Taglio dei finanziamenti pubblici: è emergenza per gli ospedali religiosi del Lazio
“Siamo pronti anche a ricorrere alla Corte europea per far valere i nostri diritti”.
Lo ha annunciato Michele Bellomo, presidente dell’Aris Lazio, Associazione religiosa
istituti socio-sanitari, in risposta alla decisione della Regione di tagliare del
7% il budget destinato a queste strutture. Bellomo ha annunciato il blocco delle prestazioni
ambulatoriali dal 6 dicembre per gli ospedali religiosi classificati del Lazio. Tra
questi, gli ospedali romani Fatebenefratelli, Cristo Re, l’Israelitico, il San Carlo
di Nancy. Francesca Sabatinelli ha intervistato lo stesso Bellomo:
R. – Abbiamo
fatto un calcolo: almeno tra gli 800 e i mille dipendenti rischieranno la cassa integrazione
o la mobilità, quasi sicuramente. Ovviamente, le più colpite saranno le categorie
sanitarie, perché i tagli vanno ad essere imposti proprio alla parte sanitaria. E’

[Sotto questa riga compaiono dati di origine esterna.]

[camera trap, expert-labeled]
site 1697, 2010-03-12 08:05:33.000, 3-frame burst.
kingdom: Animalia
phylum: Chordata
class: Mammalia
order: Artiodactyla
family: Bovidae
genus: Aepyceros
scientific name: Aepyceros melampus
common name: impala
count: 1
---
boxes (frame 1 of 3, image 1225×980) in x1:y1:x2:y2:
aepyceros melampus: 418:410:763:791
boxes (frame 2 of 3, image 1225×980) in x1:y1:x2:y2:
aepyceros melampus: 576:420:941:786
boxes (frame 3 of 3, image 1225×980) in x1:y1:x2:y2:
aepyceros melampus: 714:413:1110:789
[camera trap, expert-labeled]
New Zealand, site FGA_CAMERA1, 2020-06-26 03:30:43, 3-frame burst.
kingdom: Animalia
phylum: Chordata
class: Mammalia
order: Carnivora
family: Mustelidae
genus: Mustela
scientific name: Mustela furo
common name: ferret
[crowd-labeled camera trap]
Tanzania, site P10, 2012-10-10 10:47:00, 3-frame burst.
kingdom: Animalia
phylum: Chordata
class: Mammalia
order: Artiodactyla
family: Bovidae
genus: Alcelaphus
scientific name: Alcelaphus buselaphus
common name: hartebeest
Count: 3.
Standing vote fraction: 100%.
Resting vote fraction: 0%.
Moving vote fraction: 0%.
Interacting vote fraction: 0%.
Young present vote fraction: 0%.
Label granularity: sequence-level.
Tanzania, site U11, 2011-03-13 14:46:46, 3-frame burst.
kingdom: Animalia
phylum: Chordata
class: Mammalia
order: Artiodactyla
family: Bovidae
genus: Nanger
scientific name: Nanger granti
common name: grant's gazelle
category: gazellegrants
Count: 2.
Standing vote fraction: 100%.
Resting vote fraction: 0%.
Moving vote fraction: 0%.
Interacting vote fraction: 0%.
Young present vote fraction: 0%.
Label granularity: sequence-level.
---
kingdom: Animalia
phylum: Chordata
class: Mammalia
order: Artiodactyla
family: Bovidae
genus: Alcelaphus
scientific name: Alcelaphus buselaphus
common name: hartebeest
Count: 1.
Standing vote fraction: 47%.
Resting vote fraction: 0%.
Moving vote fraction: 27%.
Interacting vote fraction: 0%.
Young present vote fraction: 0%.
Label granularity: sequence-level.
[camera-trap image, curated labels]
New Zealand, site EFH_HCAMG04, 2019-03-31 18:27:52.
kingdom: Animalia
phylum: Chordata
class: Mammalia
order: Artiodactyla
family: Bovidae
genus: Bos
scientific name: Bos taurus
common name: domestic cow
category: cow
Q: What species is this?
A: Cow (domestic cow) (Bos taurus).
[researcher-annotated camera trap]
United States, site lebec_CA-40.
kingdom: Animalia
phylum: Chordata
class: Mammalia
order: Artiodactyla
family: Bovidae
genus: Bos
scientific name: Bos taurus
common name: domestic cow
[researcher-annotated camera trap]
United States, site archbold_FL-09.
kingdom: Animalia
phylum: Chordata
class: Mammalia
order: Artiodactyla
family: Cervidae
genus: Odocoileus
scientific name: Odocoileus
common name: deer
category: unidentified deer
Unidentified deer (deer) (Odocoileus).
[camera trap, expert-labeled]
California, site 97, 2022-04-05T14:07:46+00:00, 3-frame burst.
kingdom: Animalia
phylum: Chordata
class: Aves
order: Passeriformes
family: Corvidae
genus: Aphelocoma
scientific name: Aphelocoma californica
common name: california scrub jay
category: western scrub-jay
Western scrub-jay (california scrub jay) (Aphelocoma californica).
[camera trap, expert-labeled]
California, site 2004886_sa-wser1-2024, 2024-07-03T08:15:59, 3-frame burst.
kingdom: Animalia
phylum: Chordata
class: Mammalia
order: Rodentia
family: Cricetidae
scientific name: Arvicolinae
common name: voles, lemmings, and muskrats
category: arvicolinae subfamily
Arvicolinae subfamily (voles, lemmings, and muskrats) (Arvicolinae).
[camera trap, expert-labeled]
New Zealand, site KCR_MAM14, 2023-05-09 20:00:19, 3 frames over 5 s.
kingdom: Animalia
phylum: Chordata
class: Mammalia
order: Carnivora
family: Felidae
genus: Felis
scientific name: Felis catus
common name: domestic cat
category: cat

ovvio che la cosa comporterà un taglio e una riorganizzazione delle strutture a 360
gradi.
D. – Ovviamente, tutto questo con ricaduta sui pazienti che subiranno
in quale modo questo taglio?
R. – Questo taglio è fatto già dal 2012, e quindi
molti ospedali avevano già completato il loro budget: a questo punto, si trovano con
le liste d’attesa che dovranno essere allungate moltissimo. Come minimo, ci sarà uno
slittamento delle liste d’attesa tra i venti giorni e il mese.
D. – E per quanto
riguarda il tipo di prestazioni?
R. – I nostri ospedali sono ospedali classificati,
equiparati alle strutture pubbliche, quindi rendono tutte le prestazioni. E’ ovvio
che noi continueremo a garantire le prestazioni che sono necessarie, e quindi continueremo
a garantire il pronto soccorso, le urgenze, le rianimazioni, le prestazioni oncologiche,
le prestazioni nell’area materno-infantile, prestazioni di alta chirurgia vascolare
e tutte le emergenze. E’ ovvio, però, che tutta la specialistica – ad esempio, una
risonanza magnetica – subirà dei ritardi.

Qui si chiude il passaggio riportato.